Controllare e contenere sono verbi che ben descrivono l’approccio di alcuni governi europei verso i flussi migratori. Ma come? I metodi ai quali gli stati ricorrono sono diversi: dalle barriere fisiche rappresentate da recinzioni, muri e filo spinato agli accordi coi paesi di origine e transito, affinché siano loro a impedire le partenze.
L’ultimo numero di Internazionale dedica due approfondimenti a questo tema.
In “L’importanza del filo spinato”, Dick Wittenberg, dell’olandese De Correspondent, ripercorre la storia delle recinzioni fino ad arrivare a oggi, in un mondo globalizzato dove le barriere, a rigor di logica, dovrebbero sembrare fuori modo. Eppure, si chiede l’autore, “se Google Earthpotesse tornare al 1874 e mostrarci la progressiva diffusione dei moderni tipi di recinzione, come le reti metalliche e altre recinzioni sempre più intelligenti, cosa vedremmo?“. La rapidità con cui il filo spinato ha conquistato, case, terreni, confini, ci sorprenderebbe, risponde Wittenberg.
Ad approfondire, invece, la tendenza europea a “esternalizzare” le gestione dei flussi, un articolo di Hauke Friederichs e Caterina Lowenstein per il tedesco Die Zeit.
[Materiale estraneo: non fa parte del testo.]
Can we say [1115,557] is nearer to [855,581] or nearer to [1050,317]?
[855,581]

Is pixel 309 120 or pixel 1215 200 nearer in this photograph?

L’Italia, infatti, non è l’unico paese che tenta di lavorare ad accordi bilaterali con paesi di origine e transito per frenare le partenze di migranti e rifugiati verso l’Europa: in “Confini d’oro” i giornalisti illustrano il caso della Germania, che fornirebbe a stati come la Tunisia strumenti per il controllo delle frontiere, nell’ambito di quello che Internazionale definisce “un affare miliardario per l’industria militare europea“.